I made myself read a lot of things aimed at RMS that disgusted me and made me sad, some stories that made me feel sorry for people, and many things that made me angry. I read new things and re-read old things RMS has written. I didn’t see anything that justified the virulent attacks, all I saw was a lot of dirty fighting.
Personally, I’m just left with this worry: that we’ll refuse to listen to, consider and benefit from diversity of opinions in our movements because, well, we just don’t want to.
I’m asking myself, can we really learn to be inclusive when thinking differently is involved?
Will we achieve a free society without free software? I don’t think so.
Does ubiquitous free software require a strong movement? Yes, I believe this, given what we’re up against. Fighting ubiquitous surveillance and the dangers of proprietary software is a global struggle.
When conflict within liberation movements is not principled, I think it’s dangerous. What I observed in the ad hominem attacks on RMS looked a lot like clique behavior and, in some cases, made mewonder about people using personal attacks to try and prevail in political differences.
I don't agree with stuff like this: arguments with RMS that were formulated as attacks, as if no reasonable person could be allowed to disagree. Equating expression of opinion as being personally harmed. Taking on the mantle of speaking for whole populations, unasked.
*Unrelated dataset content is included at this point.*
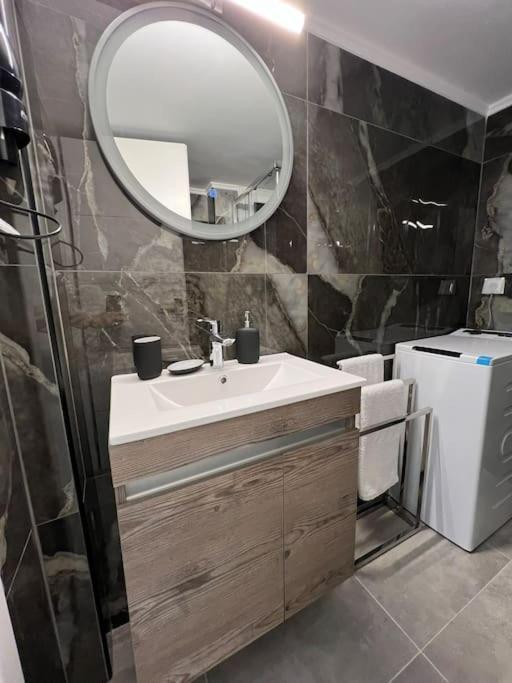 Luxury Apartment Near Acropolis Athene Buitenkant foto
I’m not repeating the postings I saw because aggression like that is traumatizing. Like so many others, I am soul weary of being oppressed by the system and then further drained by cliques, vile name-calling and divisive infighting.
Disoriented communities and divisiveness serve somebody’s agenda, I wonder whose. Especially when dialog, and learning and growth are an option.
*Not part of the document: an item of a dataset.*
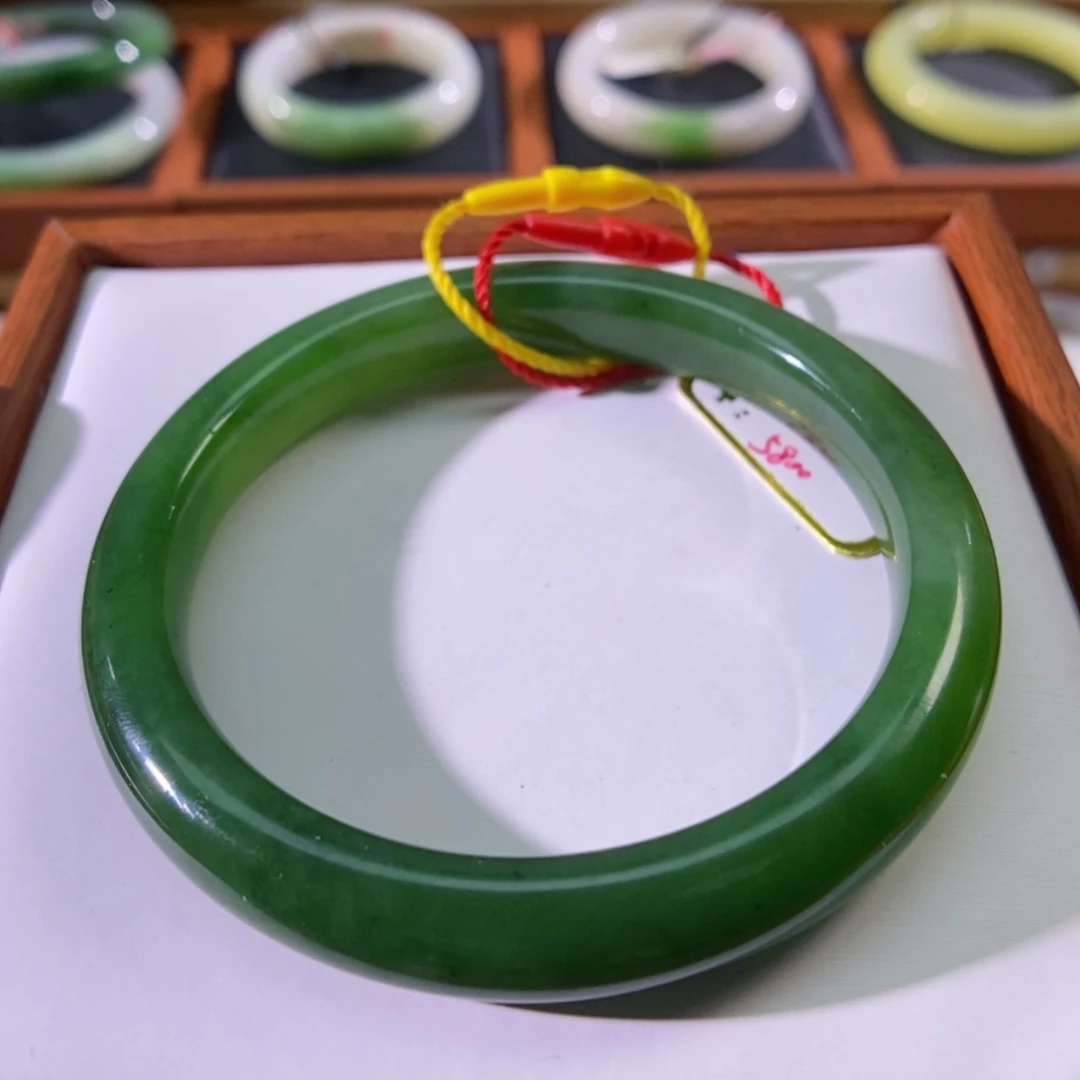 【闪购商品】未镶嵌手镯和田玉（碧玉）碧玉俄7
I want to see Richard’s leadership affirmed, his principled and revolutionary thinking understood, his humanity acknowledged and respected, and his contributions used and built on. I want that because I want free software to be normalized as essential to our liberation. The movement needs the best thinkers working together and resolving differences in principled ways.
The Establishment puts pressure on freedom movements in ways that are sometimes hard to detect, but that pressure is felt and has its desired effects. Historically, that pressure lures some of us away with rewards, drives others out with calumny and viciousness, and creates distrust and disorientation to undermine our organizations. We have all seen this over and over again. With AI and machine learning on the rise and spreading rapidly into surveillance of our civic and personal lives, the stakes for free software and transparent computing are incredibly high.
Freedom struggles depend on the ability of people to come together, in solidarity, for a common purpose. The revolutionary ideas of free software will help us get free if we learn and grow together and fundamentally get along with mutual respect.
It’s always been up to us, how this story goes.
1. With a background in political and community organizing, Karrie Peterson (she, her, hers) is the Head, Liaison, and Instruction & Reference Services at MIT Libraries[2]. Her support for gender fluidity goes back more than 50 years, her understanding of intersectionality comes from the original publishing of the Combahee River Collective Statement, and she has been a socialist feminist and supporter of land back and indigenous peoples’ sovereignty since she was a teenager in the 1970’s.
Peterson has stated: The opinions expressed here are my own, I am not speaking for anyone else.